As owner of 2 waterdogs (hence my screen name) It always amazes me how people are willing to put their dogs at risk AND infringe on the rights of others. Everytime I see those dogs just running around up and down the bank, I can only cringe wondering how long it will take for something bad to happen. As a public fishing hole you can imagine how many hooks get dropped,lost or discarded right on the bank. I wish they had a law that if you want your dog to run free on the bank, the owner should have to do with him and be BAREFOOT. The other danger is the dog getting tangled into some braid and only two things will happen. 1) He has a chance of getting into it and it is snagged on the bottem causing the dog to panic and maybe drown. 2) If the dog gets some of it wrapped and panics and trys to run away from it, we have all felt the sting and burn from a running lining coming in contact with your hand or finger. Imagine a scared dog running with that stuff wrapped around his leg and it digging in to him. People just don't seem to think when it comes to parks like that. Don't get me started on the dogs that coming flying down the bank hitting my line or stepping on my poles.And then the owners just turn there heads and keep walking. I only fish up there during the winter when most dogs won't be playing in my swims.


----------



## crankus_maximus (Apr 14, 2004)

I agree with you Big Chessie.

Antrim is just a place waiting for an incident to really get people to notice. Either bad or good.
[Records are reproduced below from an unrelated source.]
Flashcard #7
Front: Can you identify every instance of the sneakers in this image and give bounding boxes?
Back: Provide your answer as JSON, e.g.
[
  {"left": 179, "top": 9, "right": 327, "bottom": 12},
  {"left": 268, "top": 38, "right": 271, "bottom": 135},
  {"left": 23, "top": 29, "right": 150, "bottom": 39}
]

I really hate going there when it's crowded for that very reason. Too many dumb people. Remember one thing...don't be mad at the dogs. They just have stupid owners.


----------



## flounder (May 15, 2004)

There is a leash law in Columbus and almost everywhere else. No one enforces it.


----------



## crappielooker (Apr 5, 2004)

as a dog owner and a fisherman, i would have to agree that its the owner's fault.. i know rover would love to go play in that water. but if there's someone fishing there, we will just move on.. i will never let him swim in that puddle in the first place.. maany many more places i can take him without a risk of being hooked and such..


----------



## BigChessie (Mar 12, 2005)

AK Rover is such a cool dog I would hate to ever hear anything happened to him. I have always known how great of a job you do taking care of him, but it is still nice to read it. lol Now let Robin come over and clean those teeth for you, she did Lucy's last night with no problems.


----------



## crappielooker (Apr 5, 2004)

ermmm.. did she lose any fingers in the process?? heh heh  
hey.. i'm sure he would really appreciate it.. maybe one of these day when we are out fishing by your house or something..


----------



## Reel Lady (Jul 4, 2004)

Rob and I were fishing a tourney at Mosquito a couple of weeks ago and were quite suprised to turn around and see this dog in the water swimming all around our boat! 
Didn't manage to catch any fish in this bay that the dog claimed as his own... lol


----------



## Warpath (May 23, 2004)

That City Council had named a few parks in the city as "dog-friendly" . I was hesitant about voicing my opinion about it when I lived in Columbus because so many owners do not have control of their animals. Maybe Antrim was one of the parks they named "dog-friendly" and a leash isn't mandatory unless you don't have control of your dog.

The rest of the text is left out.